WYPC
- Wellston, Ohio; United States;
- Frequency: 1330 kHz
- Branding: 105.3 WYPC

Programming
- Format: Oldies
- Affiliations: Fox News Radio

Ownership
- Owner: Total Media Group
- Sister stations: WKOV-FM, WCJO

History
- First air date: 1953
- Former call signs: WKOV (1952–1991); WJTD (1998);

Technical information
- Licensing authority: FCC
- Facility ID: 29689
- Class: D
- Power: 500 watts (day); 50 watts (night);
- Transmitter coordinates: 39°6′22.00″N 82°34′23.00″W﻿ / ﻿39.1061111°N 82.5730556°W
- Translator: 105.3 W287CZ (Jackson)

Links
- Public license information: Public file; LMS;
- Webcast: Listen Live
- Website: WYPC Online

= WYPC =

WYPC (1330 AM) is a radio station broadcasting an oldies format.

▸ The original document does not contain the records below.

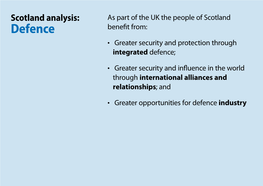Scotland Analysis: As Part of the UK the People of Scotland Defence Benefit From: • Greater Security and Protection Through Integrated Defence;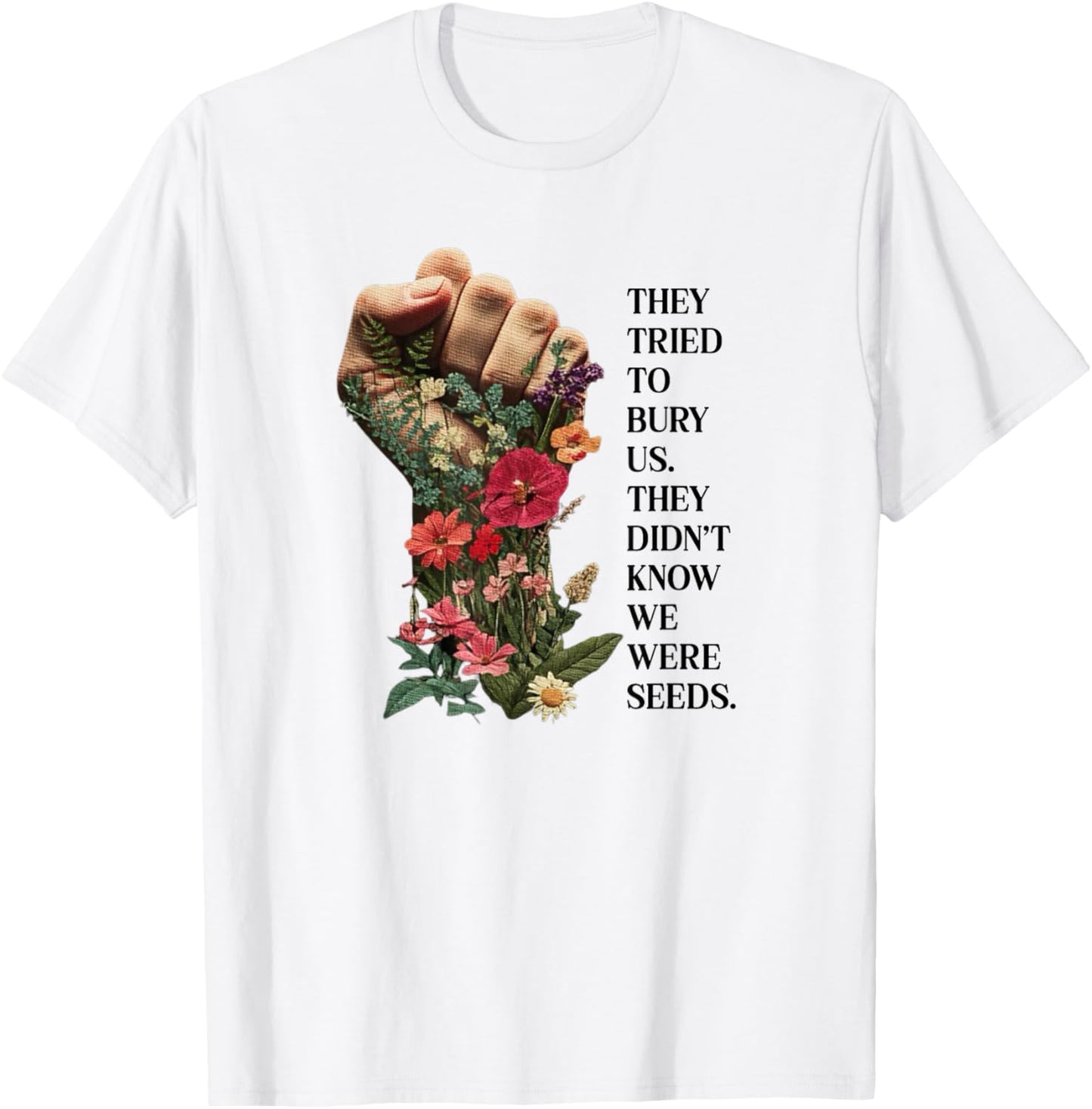 They Tried To Bury Us T-Shirt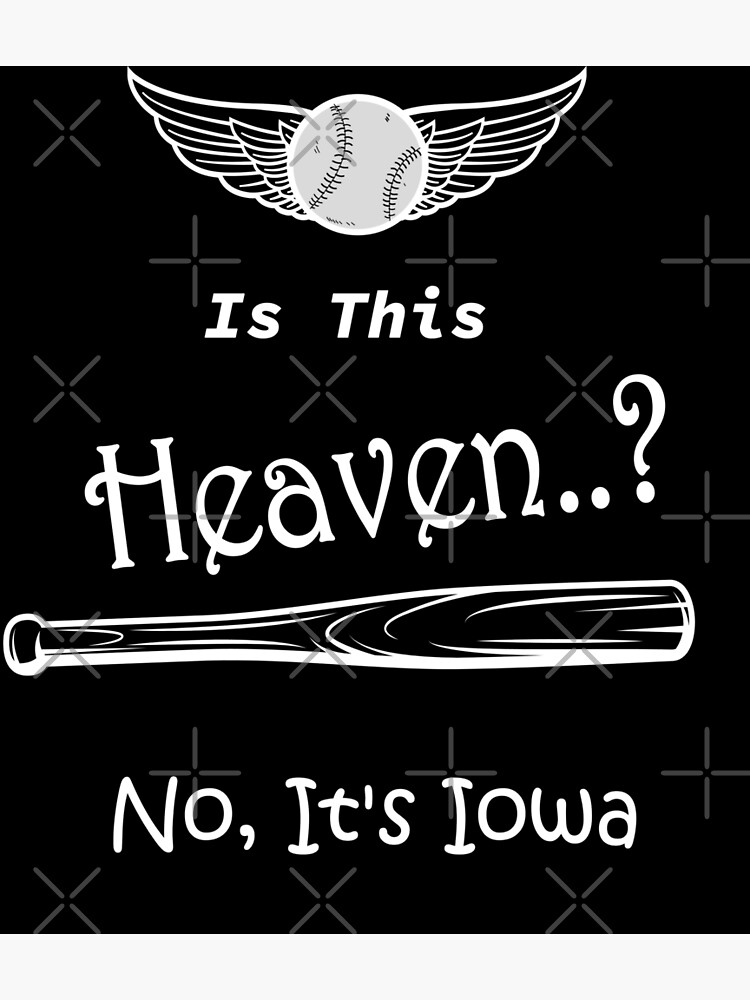 "Is This Heaven? No, It's Iowa Field Of Dreams Shirt" Poster by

Licensed to Wellston, Ohio, United States. The station serves the Wellston/Jackson area, is currently owned by Total Media Group, Inc., the owner of the station since 1970, and features programming from Fox News Radio.

==History==
The station went on the air in 1953, as WKOV at 1570 kilohertz. The station moved to 1330 kHz by 1958. An FM station, WKOV-FM, was added in 1971. WKOV-AM featured a full-service adult contemporary/MOR format until 1991, when the call letters changed to WYPC-AM, and the station switched to country music, with the AC format moving to WKOV-FM (which had programmed beautiful music). WYPC-AM adopted an adult standards music format in the mid-1990s. WYPC-AM changed its format from Adult Standards to Sports Talk in August 2012. In July 2026, WYPC-AM (and it's FM translator, 105.3 FM) changed formats, switching from Sports Talk to an Oldies format called "Southern Ohio Gold", with music from the 1950s to the 1980s.